Security Safeguards & Risks
- Prune coordinates data payloads before telemetry logs.
- Enforce CSRF protection on order bookings APIs.
Telemetry & Production Observability
- Measure geolocation failures rates.
- Log order tracking socket drop ratios.
Graceful Failure & Resilience
- Let users enter address strings manually if GPS fails.
- Gracefully degrade tracker maps to simple text logs if connection drops.
Deployment, Rollout & CDN topologies
- CSR layouts backed by Edge routing setups.
- Dynamic data fetching using client libraries.
11. Architectural Decisions & Tradeoffs
Decision: Zustand local cart persistence vs server-side cart database
Instant offline cart operations without API latency.
Risks cart mismatch if menu prices update mid-checkout.
12. Interview Answer Framework
How to structure your defense of this architecture during a 45-minute technical system design session:
Explain that food delivery apps require fast initial geo-lookups and resilient carts. Outline how to coordinate geolocation APIs with restaurant menus databases.
- Do we need offline support for cart items?
- Should we show live driver movements on map screens?
Propose an AppShell linking GeolocationNavbar, menu listings, customizers, and order tracking maps.

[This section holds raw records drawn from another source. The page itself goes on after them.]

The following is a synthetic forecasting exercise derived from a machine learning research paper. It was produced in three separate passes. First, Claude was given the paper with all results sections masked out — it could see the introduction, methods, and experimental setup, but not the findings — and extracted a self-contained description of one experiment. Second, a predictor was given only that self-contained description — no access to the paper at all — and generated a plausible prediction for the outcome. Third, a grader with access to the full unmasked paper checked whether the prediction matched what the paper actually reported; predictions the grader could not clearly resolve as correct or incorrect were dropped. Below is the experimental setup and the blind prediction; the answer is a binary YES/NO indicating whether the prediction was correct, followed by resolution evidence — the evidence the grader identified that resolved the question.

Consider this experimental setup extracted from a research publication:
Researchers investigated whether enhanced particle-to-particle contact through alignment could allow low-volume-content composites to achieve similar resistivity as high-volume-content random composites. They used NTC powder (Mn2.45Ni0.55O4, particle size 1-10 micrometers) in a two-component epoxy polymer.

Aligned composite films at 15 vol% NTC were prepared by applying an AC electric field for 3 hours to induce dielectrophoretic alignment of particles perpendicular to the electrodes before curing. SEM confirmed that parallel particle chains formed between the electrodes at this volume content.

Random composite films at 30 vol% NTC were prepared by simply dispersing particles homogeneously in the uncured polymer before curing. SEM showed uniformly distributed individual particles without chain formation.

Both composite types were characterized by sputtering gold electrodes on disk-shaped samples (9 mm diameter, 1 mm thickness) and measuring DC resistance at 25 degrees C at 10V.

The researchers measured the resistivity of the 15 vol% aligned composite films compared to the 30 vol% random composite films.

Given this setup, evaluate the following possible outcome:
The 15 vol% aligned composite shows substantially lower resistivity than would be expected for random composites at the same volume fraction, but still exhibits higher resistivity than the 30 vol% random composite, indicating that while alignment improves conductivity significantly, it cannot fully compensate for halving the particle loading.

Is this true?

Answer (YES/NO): NO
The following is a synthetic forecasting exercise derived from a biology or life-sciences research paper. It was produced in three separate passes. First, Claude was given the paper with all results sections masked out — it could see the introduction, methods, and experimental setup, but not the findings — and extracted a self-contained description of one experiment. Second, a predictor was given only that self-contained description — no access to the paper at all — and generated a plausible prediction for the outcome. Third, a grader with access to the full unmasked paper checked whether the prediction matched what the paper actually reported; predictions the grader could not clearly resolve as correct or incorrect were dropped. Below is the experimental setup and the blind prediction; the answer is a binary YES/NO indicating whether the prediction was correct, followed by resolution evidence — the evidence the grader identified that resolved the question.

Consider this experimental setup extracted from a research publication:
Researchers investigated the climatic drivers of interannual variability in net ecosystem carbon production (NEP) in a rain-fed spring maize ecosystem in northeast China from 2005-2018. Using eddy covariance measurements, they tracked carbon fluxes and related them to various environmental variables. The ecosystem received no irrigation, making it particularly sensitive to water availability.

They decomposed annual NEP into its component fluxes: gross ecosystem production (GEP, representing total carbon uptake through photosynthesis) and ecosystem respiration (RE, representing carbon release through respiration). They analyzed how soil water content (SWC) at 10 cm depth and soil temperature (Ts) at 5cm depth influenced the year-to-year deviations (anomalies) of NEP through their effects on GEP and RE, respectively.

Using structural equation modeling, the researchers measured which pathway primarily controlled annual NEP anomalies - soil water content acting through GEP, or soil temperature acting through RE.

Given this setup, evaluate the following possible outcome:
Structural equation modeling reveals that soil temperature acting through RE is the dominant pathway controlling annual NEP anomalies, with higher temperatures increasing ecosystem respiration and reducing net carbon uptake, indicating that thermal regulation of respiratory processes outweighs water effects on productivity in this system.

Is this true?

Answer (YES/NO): NO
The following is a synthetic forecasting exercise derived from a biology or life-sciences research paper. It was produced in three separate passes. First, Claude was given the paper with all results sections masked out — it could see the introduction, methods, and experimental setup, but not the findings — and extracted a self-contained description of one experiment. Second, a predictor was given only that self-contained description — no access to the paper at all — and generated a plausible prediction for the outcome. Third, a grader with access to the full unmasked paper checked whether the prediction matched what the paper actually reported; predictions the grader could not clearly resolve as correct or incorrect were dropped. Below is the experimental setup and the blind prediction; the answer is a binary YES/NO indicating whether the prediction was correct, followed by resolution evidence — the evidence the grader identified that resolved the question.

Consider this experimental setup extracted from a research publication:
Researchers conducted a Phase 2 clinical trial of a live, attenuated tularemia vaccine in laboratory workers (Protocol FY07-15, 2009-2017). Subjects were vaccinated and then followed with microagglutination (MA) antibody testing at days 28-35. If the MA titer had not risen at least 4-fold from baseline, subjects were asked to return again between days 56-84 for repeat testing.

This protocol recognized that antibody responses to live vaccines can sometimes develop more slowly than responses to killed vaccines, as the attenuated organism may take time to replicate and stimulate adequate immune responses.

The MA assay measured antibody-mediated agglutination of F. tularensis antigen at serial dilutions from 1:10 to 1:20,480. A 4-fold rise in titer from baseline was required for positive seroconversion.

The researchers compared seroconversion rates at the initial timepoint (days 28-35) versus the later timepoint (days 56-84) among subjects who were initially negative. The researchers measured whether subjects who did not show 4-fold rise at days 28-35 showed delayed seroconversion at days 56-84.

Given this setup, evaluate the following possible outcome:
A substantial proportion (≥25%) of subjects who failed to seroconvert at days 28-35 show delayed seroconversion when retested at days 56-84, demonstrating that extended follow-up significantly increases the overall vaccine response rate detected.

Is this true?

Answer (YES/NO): YES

- Explain how client cart state (Zustand) is kept in sync with local storage.
- Detail WebSocket coordinates updates throttling.
Conclude with reliability compromises (WebSockets versus polling fallback pipelines).
13. Common Pitfalls & Extension Questions
Candidate Mistakes to Avoid
- Blocking menu page loads while browser GPS coordinates resolve, causing page load lag.
- Annuallizing canvas maps on every minor driver coordinate feed, triggering UI thread freezes.
Interviewer Follow-ups / Extensions
- How would you resolve cart merge conflicts when a user updates carts across desktop and mobile concurrently?
- How do you optimize map tiles loading speeds over slow networks?